• _HOW TO COMPLETE THIS TASK_: Without including any images, reproduce each entry exactly.

================================

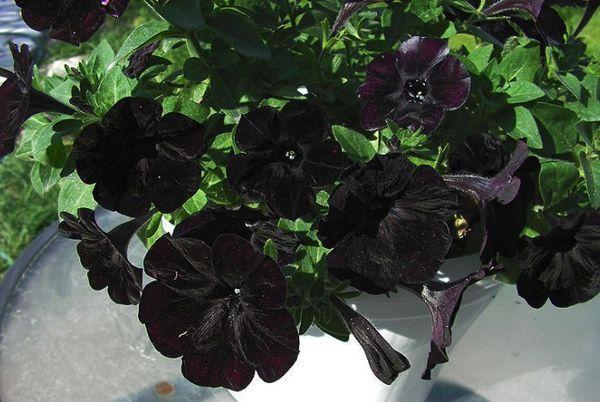 Petunias Blackberry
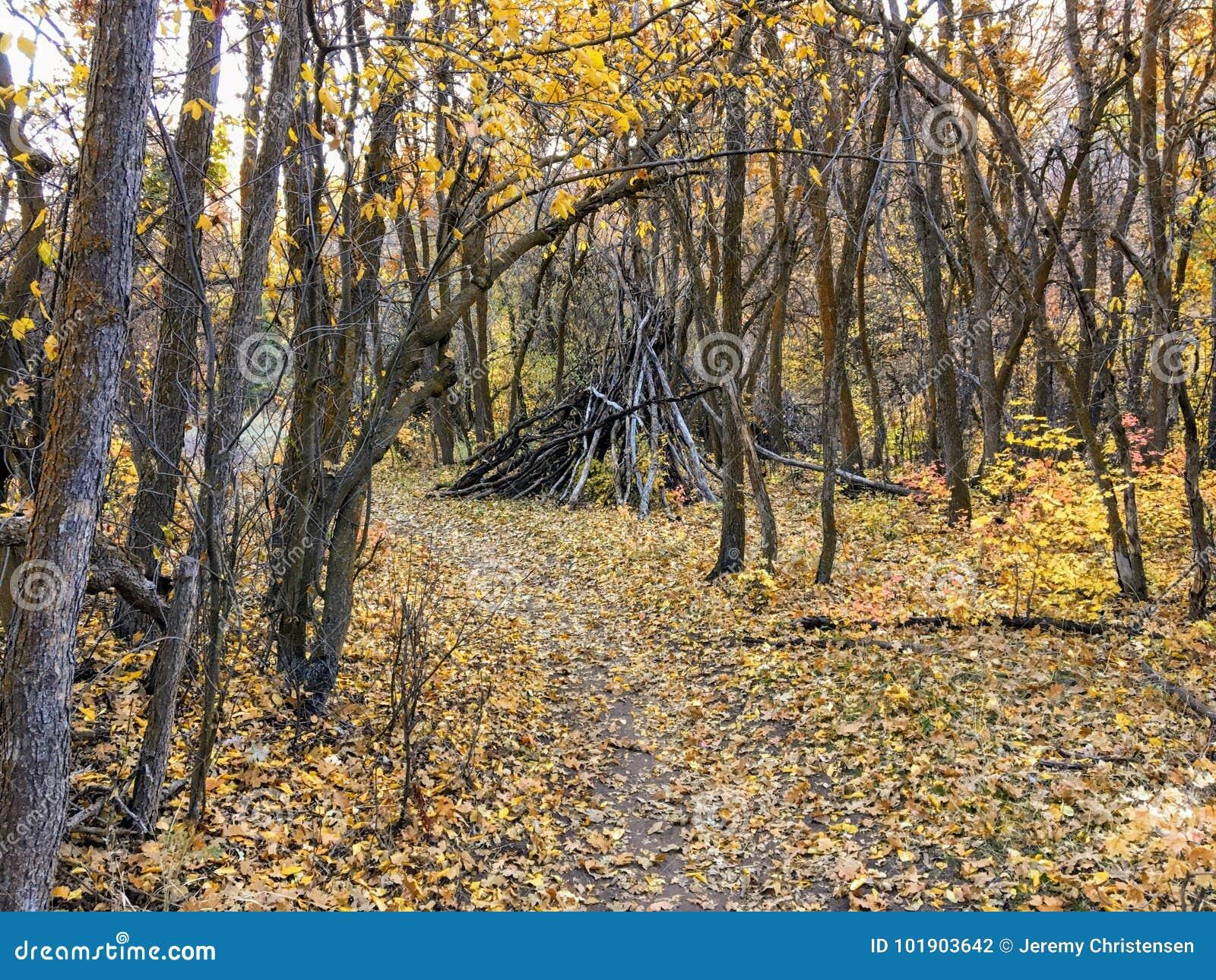 Vues de forêt d Autumn Fall augmentant par des arbres sur Rose Canyon Yellow Fork et la grande traînée de roche en montagnes d Oq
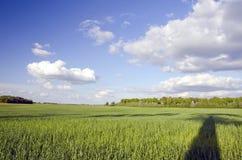 Sehr großer grüner Wiesen- und Baumschatten. Bewölkter blauer Himmel Lizenzfreies Stockbild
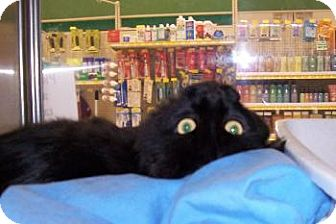 Domestic Mediumhair Cat for adoption in Island Heights, New Jersey - Ebony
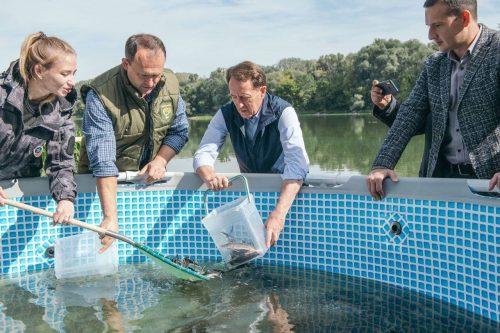 Экологическое оздоровление рек: в Дон выпустили 35 тысяч мальков стерляди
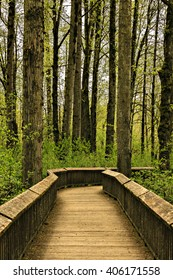 Serene forest boardwalk path among old growth.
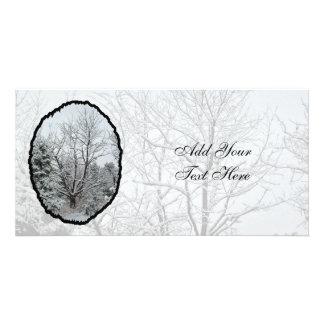 Winter Wonderland Photo Card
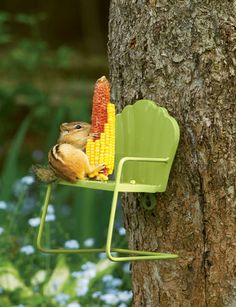 A-maize-ing Feeder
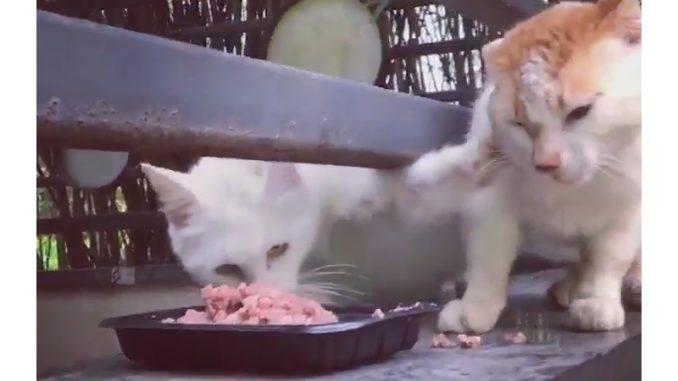 別のネコを押しのけてエサにかぶりつくネコ
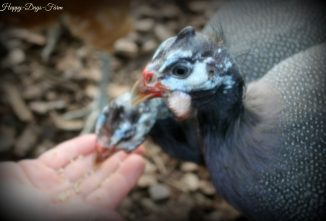 Keeping Guinea Fowl Safe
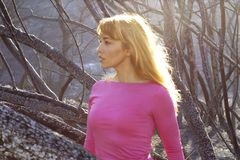 Woman and Burned Trees. Attractive young blonde woman in fuschia shirt standing in front of burned chapparel after it was destroyed by fire, sunlight on hair stock photo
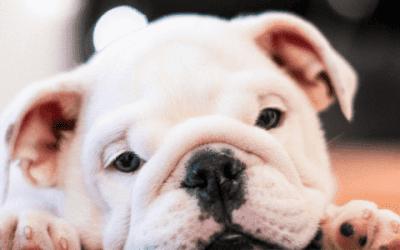 Hoe kun je het beste een Franse Bulldog opvoeden?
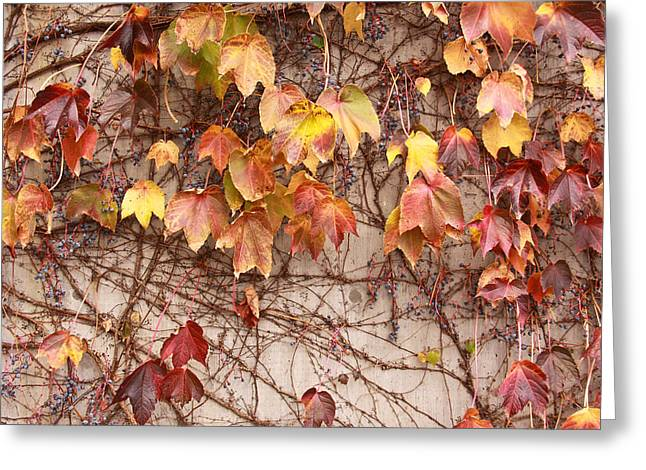 Cory Greeting Cards - Leaves and Wall Greeting Card by Tom and Pat Cory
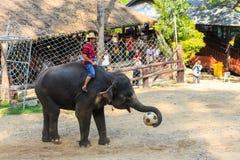 Chiangmai,泰国- 11月16 :大象抓住橄榄球和 免版税库存图片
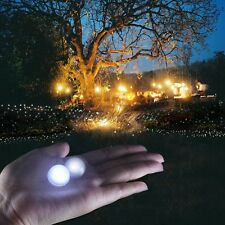 30pcs LED Fairy Berry Glowing Light Ball Floating Party Wedding Floral Decor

================================

• _RESPONSE_:
 Petunias Blackberry
 Vues de forêt d Autumn Fall augmentant par des arbres sur Rose Canyon Yellow Fork et la grande traînée de roche en montagnes d Oq
 Sehr großer grüner Wiesen- und Baumschatten. Bewölkter blauer Himmel Lizenzfreies Stockbild
 Domestic Mediumhair Cat for adoption in Island Heights, New Jersey - Ebony
 Экологическое оздоровление рек: в Дон выпустили 35 тысяч мальков стерляди
 Serene forest boardwalk path among old growth.
 Winter Wonderland Photo Card
 A-maize-ing Feeder
 別のネコを押しのけてエサにかぶりつくネコ
 Keeping Guinea Fowl Safe
 Woman and Burned Trees. Attractive young blonde woman in fuschia shirt standing in front of burned chapparel after it was destroyed by fire, sunlight on hair stock photo
 Hoe kun je het beste een Franse Bulldog opvoeden?
 Cory Greeting Cards - Leaves and Wall Greeting Card by Tom and Pat Cory
 Chiangmai,泰国- 11月16 :大象抓住橄榄球和 免版税库存图片
 30pcs LED Fairy Berry Glowing Light Ball Floating Party Wedding Floral Decor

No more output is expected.